## AIM OF THE TASK
Copy the data below exactly, omitting any picture it contains.

## DATA
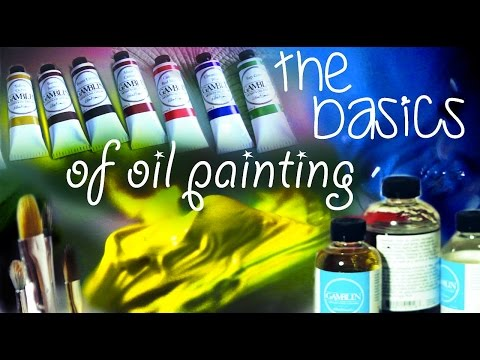 oil painting basics and techniques by lena danya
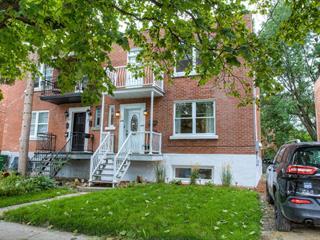 Duplex for sale in Montréal (Côte-des-Neiges/Notre-Dame-de-Grâce), Montréal (Island), 6394 - 6396, Avenue  Clanranald, 17154773 - Centris.ca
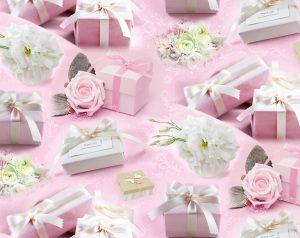 Бумага Подарочная 0881 (70х100)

## RESPONSE BELOW
 oil painting basics and techniques by lena danya
 Duplex for sale in Montréal (Côte-des-Neiges/Notre-Dame-de-Grâce), Montréal (Island), 6394 - 6396, Avenue  Clanranald, 17154773 - Centris.ca
 Бумага Подарочная 0881 (70х100)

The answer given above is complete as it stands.